──────── RECORDS SHOWN ────────

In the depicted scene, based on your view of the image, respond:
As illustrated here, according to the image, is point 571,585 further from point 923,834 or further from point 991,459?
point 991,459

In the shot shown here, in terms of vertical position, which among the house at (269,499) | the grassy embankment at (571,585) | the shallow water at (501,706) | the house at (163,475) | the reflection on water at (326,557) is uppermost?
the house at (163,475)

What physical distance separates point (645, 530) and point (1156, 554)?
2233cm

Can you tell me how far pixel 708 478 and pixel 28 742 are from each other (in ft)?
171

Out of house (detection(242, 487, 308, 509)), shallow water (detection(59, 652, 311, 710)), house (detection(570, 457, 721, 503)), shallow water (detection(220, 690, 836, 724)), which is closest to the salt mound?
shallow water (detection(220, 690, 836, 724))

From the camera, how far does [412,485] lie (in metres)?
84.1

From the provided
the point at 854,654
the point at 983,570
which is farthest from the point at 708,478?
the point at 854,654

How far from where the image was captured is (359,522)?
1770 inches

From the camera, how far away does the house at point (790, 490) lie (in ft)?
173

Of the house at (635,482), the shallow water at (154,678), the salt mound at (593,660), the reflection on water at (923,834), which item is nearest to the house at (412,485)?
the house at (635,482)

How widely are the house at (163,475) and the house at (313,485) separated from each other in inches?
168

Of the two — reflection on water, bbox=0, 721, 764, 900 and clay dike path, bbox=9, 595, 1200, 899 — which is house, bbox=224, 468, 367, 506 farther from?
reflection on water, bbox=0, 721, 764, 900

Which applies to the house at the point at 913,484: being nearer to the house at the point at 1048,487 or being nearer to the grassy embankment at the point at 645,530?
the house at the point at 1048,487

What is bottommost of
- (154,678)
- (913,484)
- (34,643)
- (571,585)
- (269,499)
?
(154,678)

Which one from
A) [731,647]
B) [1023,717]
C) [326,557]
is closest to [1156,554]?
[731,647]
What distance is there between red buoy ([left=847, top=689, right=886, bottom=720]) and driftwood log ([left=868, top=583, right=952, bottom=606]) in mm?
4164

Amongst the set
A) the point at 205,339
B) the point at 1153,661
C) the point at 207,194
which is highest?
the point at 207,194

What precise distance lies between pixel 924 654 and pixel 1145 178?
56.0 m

────────

### WHAT IS EXPECTED
Copy out every one of the records above, line for line, with no changes.

### SOLUTION TO THIS EXERCISE
In the depicted scene, based on your view of the image, respond:
As illustrated here, according to the image, is point 571,585 further from point 923,834 or further from point 991,459?
point 991,459

In the shot shown here, in terms of vertical position, which among the house at (269,499) | the grassy embankment at (571,585) | the shallow water at (501,706) | the house at (163,475) | the reflection on water at (326,557) is uppermost?
the house at (163,475)

What physical distance separates point (645, 530) and point (1156, 554)?
2233cm

Can you tell me how far pixel 708 478 and pixel 28 742 are from each other (in ft)?
171

Out of house (detection(242, 487, 308, 509)), shallow water (detection(59, 652, 311, 710)), house (detection(570, 457, 721, 503)), shallow water (detection(220, 690, 836, 724)), which is closest to the salt mound?
shallow water (detection(220, 690, 836, 724))

From the camera, how far does [412,485] lie (in metres)?
84.1

From the provided
the point at 854,654
the point at 983,570
which is farthest from the point at 708,478?
the point at 854,654

How far from where the image was captured is (359,522)?
1770 inches

From the camera, how far away does the house at point (790, 490) lie (in ft)?
173

Of the house at (635,482), the shallow water at (154,678), the salt mound at (593,660), the reflection on water at (923,834), which item is nearest to the house at (412,485)?
the house at (635,482)

How widely are the house at (163,475) and the house at (313,485) separated from each other in inches?
168

Of the two — reflection on water, bbox=0, 721, 764, 900 and clay dike path, bbox=9, 595, 1200, 899 — which is house, bbox=224, 468, 367, 506 farther from?
reflection on water, bbox=0, 721, 764, 900

Which applies to the house at the point at 913,484: being nearer to the house at the point at 1048,487 or being nearer to the grassy embankment at the point at 645,530?
the house at the point at 1048,487

What is bottommost of
- (154,678)
- (913,484)
- (34,643)
- (571,585)
- (269,499)
?
(154,678)

Which one from
A) [731,647]
B) [1023,717]
C) [326,557]
is closest to [1156,554]?
[731,647]
What distance is there between red buoy ([left=847, top=689, right=886, bottom=720]) and driftwood log ([left=868, top=583, right=952, bottom=606]) in mm?
4164

Amongst the set
A) the point at 205,339
B) the point at 1153,661
C) the point at 207,194
which is highest?
the point at 207,194

What precise distance lies between pixel 924 654 and pixel 1145 178?
56.0 m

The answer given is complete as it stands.